Smaller, but more valuable, deals? 

While legacy publishers may have a checkered history with ad tech, some believe they may be in the market for smaller acquisitions to build their own. “I think the blockbuster acquisitions [of $500 million-plus] may be a thing of last year,” added O’Kane. “So, maybe we won’t see big ad server acquisitions, but we could see them in the market for tools that can help with first-party data aggregation.”

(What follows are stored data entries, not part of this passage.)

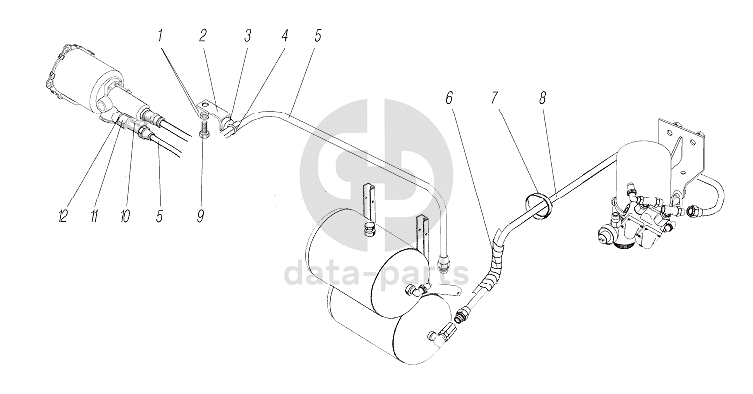 1 2 3 4 5

6 7 8

12 11 10 5 9

data-parts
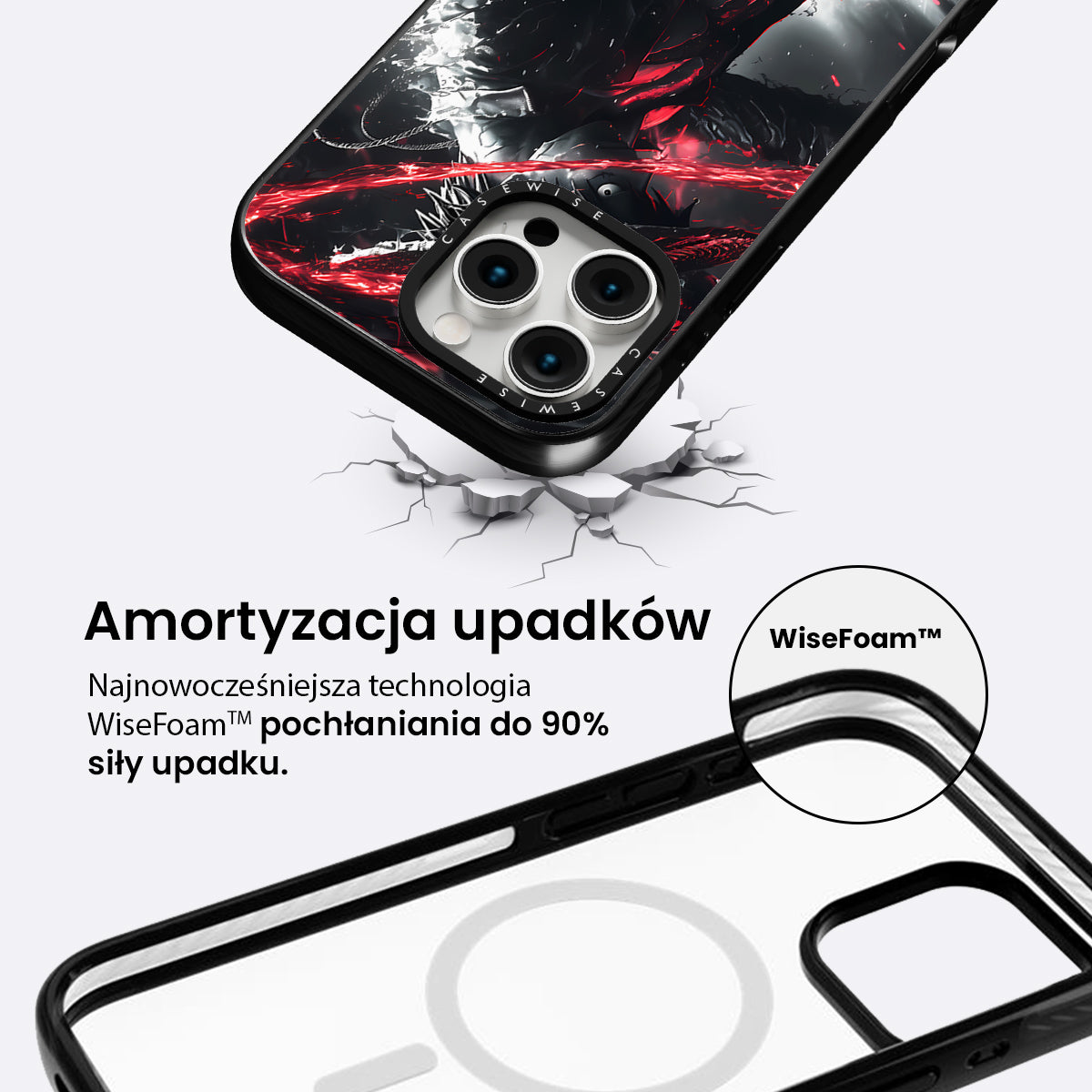 CASEWISE

CASEWISE

Amortyzacja upadków

Najnowocześniejsza technologia WiseFoam™ pochłaniania do 90% siły upadku.

WiseFoam™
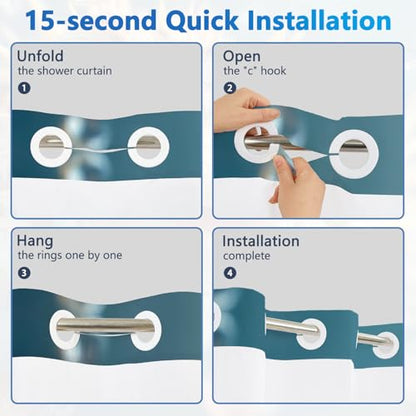 15-second Quick Installation

Unfold
the shower curtain
1

Open
the "c" hook
2

Hang
the rings one by one
3

Installation
complete
4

Ana Milicevic, co-founder, and principal at consultancy firm Sparrow Digital Advisers agreed with O’Kane’s assertion that the ad-funded internet is reverting back to a series of mini walled gardens. She pointed to two of 2021’s “lateral deals” — Microsoft purchasing Xandr from AT&T, and AppLovin acquiring MoPub from Twitter — as prime examples of this.

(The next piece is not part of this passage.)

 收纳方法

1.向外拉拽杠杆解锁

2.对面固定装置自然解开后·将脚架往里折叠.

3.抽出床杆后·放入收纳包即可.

“Here you take an asset from one company, and you migrate it somewhere else where it makes a little more sense and then you make a new value proposition on top of that,” she said suggesting that Microsoft could look to utilize Xandr as the monetization platform for its string of media properties.

‘Under-explored’ deals 

Although, as 2022 kicks into gear, she tipped smaller companies that have brought a new perspective in emergent, or relatively “forgotten” areas, as potential acquisition targets with companies that have innovated in campaign optimization or emergent platforms as potential targets for buyers.

“There’s a lot of M&A to be done,” she added. “I’m very bullish on under-explored areas such as digital out-of-home and those that can help with automation in narrow-cast advertising such as podcasts, and the same goes for those that can help with sponsorship of email newsletters.

In addition, she cited the creative optimization space as a potential area for M&A in the space, pointing to Celtra’s purchase by private equity outfit Symphony Technology Group in late 2021 as an example.

“Look at areas such as automated creative testing … this has been a very forgotten arena for a while” added Milicevic. “I just think there’s a few of the leading players in a load of those categories that haven’t been challenged in a while, and I think we’re going to see a lot of activity in those areas.“

Of course, then there’s CTV …

And that’s not to forget the rise of CTV, a sector of the industry that kept investment bankers busy in 2021 and will likely occupy the time of M&A lawyers in 2022, but at a (slightly) diminished rate, according to some.

For evidence of just how hot a ticket CTV is, we need only look at how newly minted public ad tech companies made it a priority last year. Outbrain purchased Video Intelligence for $55 million, while measurement rivals DoubleVerify and Integral Ad Science respectively purchased Openslate ($150 million) and Publica ($220 million) within months of their IPOs.

Speaking with Digiday last year, Elgin Thompson, managing director, technology investment banking at JMP Securities, recounted how CTV is the “number one topic in ad tech right now.” Companies that can provide advertisers with holistic measurement of the ROI of their CTV spend will prove attractive, added Thompson, tipping outfits such as Pixability and Zefr as potential acquisition candidates.

“These companies need the full stack to help advertisers identify the metrics and goals then help them craft their story,” he said, “that’s a theme that the market is paying attention to.”